### Work to be completed
All lines after the one containing "New South Wales, site Q17, 3-frame burst.", together with that line itself, should be written out exactly, down to the last line of the entries below.

### Data provided

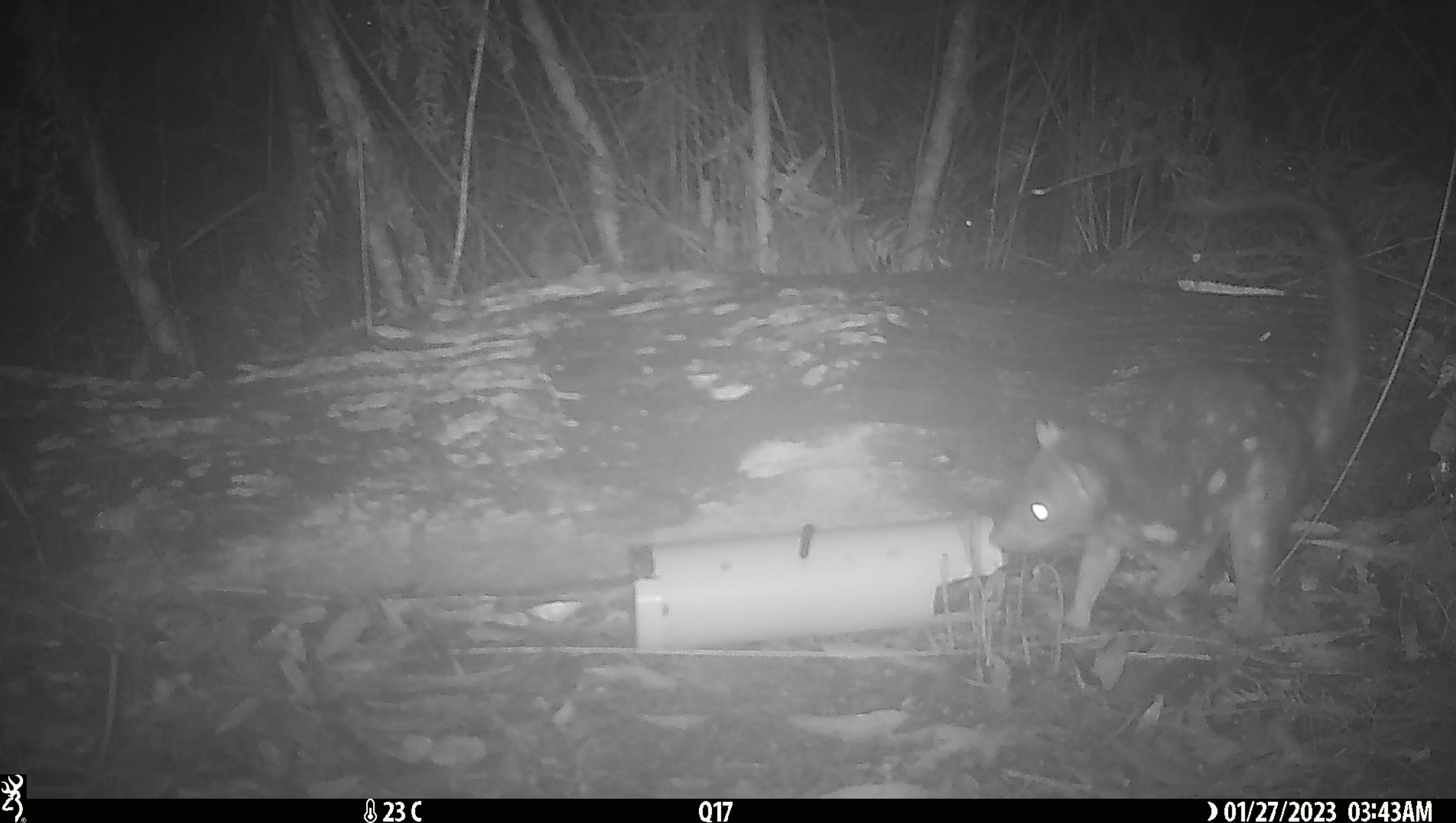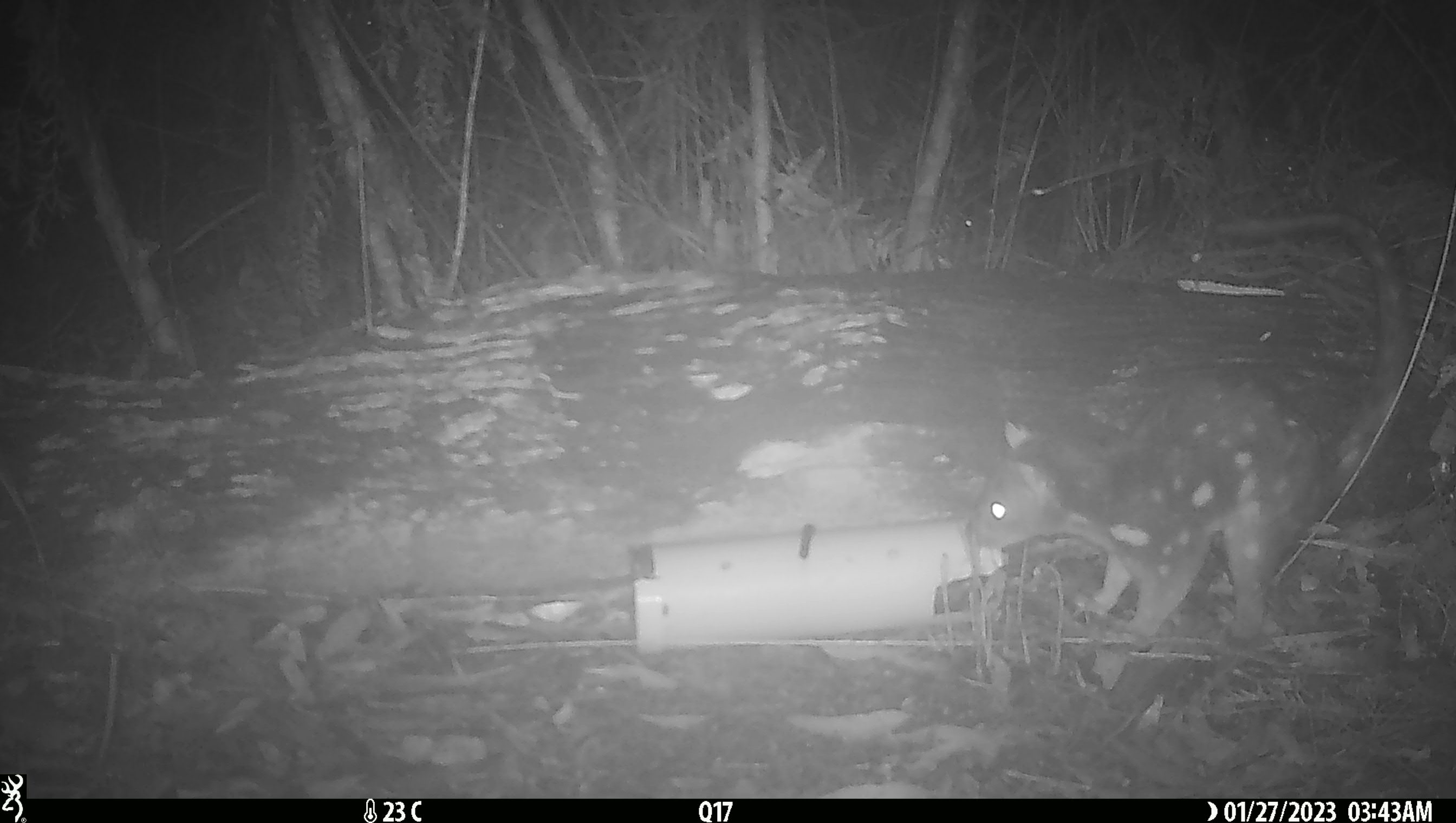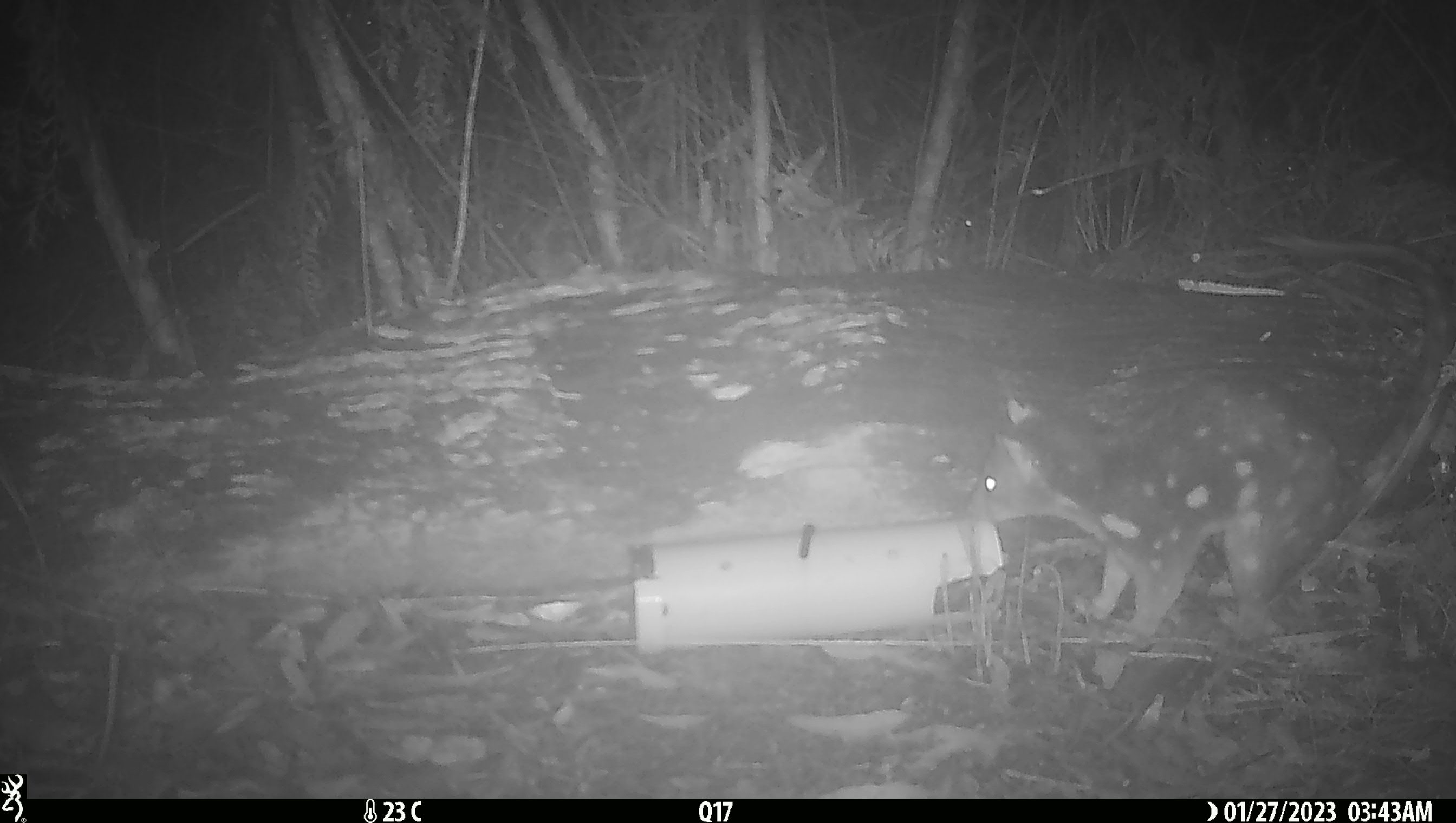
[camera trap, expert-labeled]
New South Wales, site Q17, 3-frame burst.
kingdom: Animalia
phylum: Chordata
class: Mammalia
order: Dasyuromorphia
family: Dasyuridae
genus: Dasyurus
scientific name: Dasyurus maculatus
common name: spotted-tailed quoll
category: quoll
Quoll (spotted-tailed quoll) (Dasyurus maculatus).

### Task answer
New South Wales, site Q17, 3-frame burst.
kingdom: Animalia
phylum: Chordata
class: Mammalia
order: Dasyuromorphia
family: Dasyuridae
genus: Dasyurus
scientific name: Dasyurus maculatus
common name: spotted-tailed quoll
category: quoll
Quoll (spotted-tailed quoll) (Dasyurus maculatus).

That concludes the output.